Hospitality and being the master of the house #clmooc

hospitalSomeone wrote ” … As Derrida makes explicit, there is a more existential example of this tension, in that the notion of hospitality requires one to be the ‘master’ of the house, country or nation (and hence controlling). His point is relatively simple here; to be hospitable, it is first necessary that one must have the power to host. …”

And again Derrida proves to be wrong in translation, hospitalité (fr Fait de recevoir quelqu’un chez soi gratuitement et avec amabilité.) has a different meaning from hospitable (en). In English it also means receptive and open-minded, welcoming, and it is also about parties and meals. In French it is mainly let someone stay without asking money (sleep and live) under one’s roof. Very close meaning to ‘hospital’.
When sitting on a beach (the train, the grass) and some asked you if it is permitted to occupy the place next to you. Saying yes you are welcome, is hospitality, and you need not own the beach. Hospitality (en) is not in the place it is in the human. (In French it is more about houses and places) In English it is connected to being a good host.

Author: annacow

Bovine participant of DS106

3 thoughts on “Hospitality and being the master of the house #clmooc”

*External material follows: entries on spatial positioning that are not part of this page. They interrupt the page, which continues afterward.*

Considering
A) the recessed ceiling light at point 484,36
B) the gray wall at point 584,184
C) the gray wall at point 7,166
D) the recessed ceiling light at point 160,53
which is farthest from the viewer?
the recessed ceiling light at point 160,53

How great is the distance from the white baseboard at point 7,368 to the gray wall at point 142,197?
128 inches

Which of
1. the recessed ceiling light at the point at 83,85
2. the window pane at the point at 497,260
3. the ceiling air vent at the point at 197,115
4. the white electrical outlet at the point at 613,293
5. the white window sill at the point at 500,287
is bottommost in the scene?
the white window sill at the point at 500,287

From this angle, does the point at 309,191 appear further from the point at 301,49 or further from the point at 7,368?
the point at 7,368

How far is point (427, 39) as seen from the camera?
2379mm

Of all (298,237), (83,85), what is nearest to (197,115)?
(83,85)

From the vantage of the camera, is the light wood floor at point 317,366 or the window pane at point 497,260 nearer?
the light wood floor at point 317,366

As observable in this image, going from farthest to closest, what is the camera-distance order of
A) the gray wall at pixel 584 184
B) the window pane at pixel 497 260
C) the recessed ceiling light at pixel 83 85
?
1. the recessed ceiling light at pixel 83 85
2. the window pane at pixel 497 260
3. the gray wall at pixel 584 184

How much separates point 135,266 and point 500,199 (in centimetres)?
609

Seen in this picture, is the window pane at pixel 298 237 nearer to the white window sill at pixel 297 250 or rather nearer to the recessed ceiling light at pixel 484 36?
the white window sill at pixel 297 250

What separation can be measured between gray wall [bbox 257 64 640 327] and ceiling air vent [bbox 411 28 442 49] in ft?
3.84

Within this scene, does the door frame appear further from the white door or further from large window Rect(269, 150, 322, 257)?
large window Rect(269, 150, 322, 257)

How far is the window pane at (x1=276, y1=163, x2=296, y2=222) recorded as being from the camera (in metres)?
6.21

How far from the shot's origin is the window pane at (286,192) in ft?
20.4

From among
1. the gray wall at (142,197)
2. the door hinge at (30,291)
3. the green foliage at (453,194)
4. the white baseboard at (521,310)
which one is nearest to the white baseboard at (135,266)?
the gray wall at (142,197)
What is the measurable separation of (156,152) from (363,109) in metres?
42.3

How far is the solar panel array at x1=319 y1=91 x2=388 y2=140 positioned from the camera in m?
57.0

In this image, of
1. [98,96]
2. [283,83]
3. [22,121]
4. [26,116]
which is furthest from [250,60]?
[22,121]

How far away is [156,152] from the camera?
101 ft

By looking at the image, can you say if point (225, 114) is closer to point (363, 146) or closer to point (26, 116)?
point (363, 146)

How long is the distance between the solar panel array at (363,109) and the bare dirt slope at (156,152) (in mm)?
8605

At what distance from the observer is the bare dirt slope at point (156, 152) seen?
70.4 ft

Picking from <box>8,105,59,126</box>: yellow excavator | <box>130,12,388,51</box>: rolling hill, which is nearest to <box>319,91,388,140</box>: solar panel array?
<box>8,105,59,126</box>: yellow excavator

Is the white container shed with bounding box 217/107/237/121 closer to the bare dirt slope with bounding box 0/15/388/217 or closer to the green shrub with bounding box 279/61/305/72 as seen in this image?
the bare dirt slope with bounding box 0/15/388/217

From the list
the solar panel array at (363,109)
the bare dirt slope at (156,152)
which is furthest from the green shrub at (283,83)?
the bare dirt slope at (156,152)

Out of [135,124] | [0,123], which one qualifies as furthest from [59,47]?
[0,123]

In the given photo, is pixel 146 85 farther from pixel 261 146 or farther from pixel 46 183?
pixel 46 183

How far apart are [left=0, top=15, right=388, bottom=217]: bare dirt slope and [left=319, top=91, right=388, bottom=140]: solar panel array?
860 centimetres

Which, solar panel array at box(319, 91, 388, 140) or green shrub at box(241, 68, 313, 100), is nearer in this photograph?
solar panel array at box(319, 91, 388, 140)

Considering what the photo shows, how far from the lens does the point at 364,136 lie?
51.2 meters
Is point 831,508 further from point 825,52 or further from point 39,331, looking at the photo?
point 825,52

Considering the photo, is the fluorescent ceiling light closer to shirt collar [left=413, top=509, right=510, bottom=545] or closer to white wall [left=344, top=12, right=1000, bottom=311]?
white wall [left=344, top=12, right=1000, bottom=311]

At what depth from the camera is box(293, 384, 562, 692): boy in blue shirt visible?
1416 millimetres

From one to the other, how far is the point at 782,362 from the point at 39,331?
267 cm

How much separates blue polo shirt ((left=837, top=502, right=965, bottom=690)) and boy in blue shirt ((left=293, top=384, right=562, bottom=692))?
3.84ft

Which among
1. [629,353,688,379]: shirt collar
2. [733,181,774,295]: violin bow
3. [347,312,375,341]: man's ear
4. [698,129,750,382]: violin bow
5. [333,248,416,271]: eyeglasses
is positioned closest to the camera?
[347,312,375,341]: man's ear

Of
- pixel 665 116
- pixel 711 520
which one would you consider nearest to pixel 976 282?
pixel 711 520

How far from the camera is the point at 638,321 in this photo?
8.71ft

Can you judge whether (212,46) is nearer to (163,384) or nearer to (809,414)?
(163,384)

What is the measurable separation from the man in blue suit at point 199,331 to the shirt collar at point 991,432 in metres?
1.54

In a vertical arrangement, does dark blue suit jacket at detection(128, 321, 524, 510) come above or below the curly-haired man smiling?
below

  1. Good point ! Sometimes i don’t mind that i am never sure what Derrida means … His translated writing is already interpretation so i reinterpret it to what makes sense for my own context and fly from there

    I have a feeling he’d be hospitable enough to accept my interpretation as long as i don’t attribute it to him 😉

    But thanks for clarification about this – i did not know the French meaning was so specific and different . I do think that the bench example isn’t exactly different. Being there “first” gives a small privilege to a person , right? Even if they don’t own it

    1. I agree with Maha that the bench example fits with Derrida’s sense of hospitability as controlling. My reading is that the focus of his thinking is in the distinction between ideals of unconditional hospitable practice and the conditions placed on these ideals by implementation.

      Hospitals, also hostages.

  2. agree, some people do act as if the bench is property. But in metro and other crowded places that is not regarded as proper behavior.
    The right explanation is the psychology of the privacy. People do not want strangers to invade their private circle. In the metro that circle is small, and on a bench in a park that circle is bigger.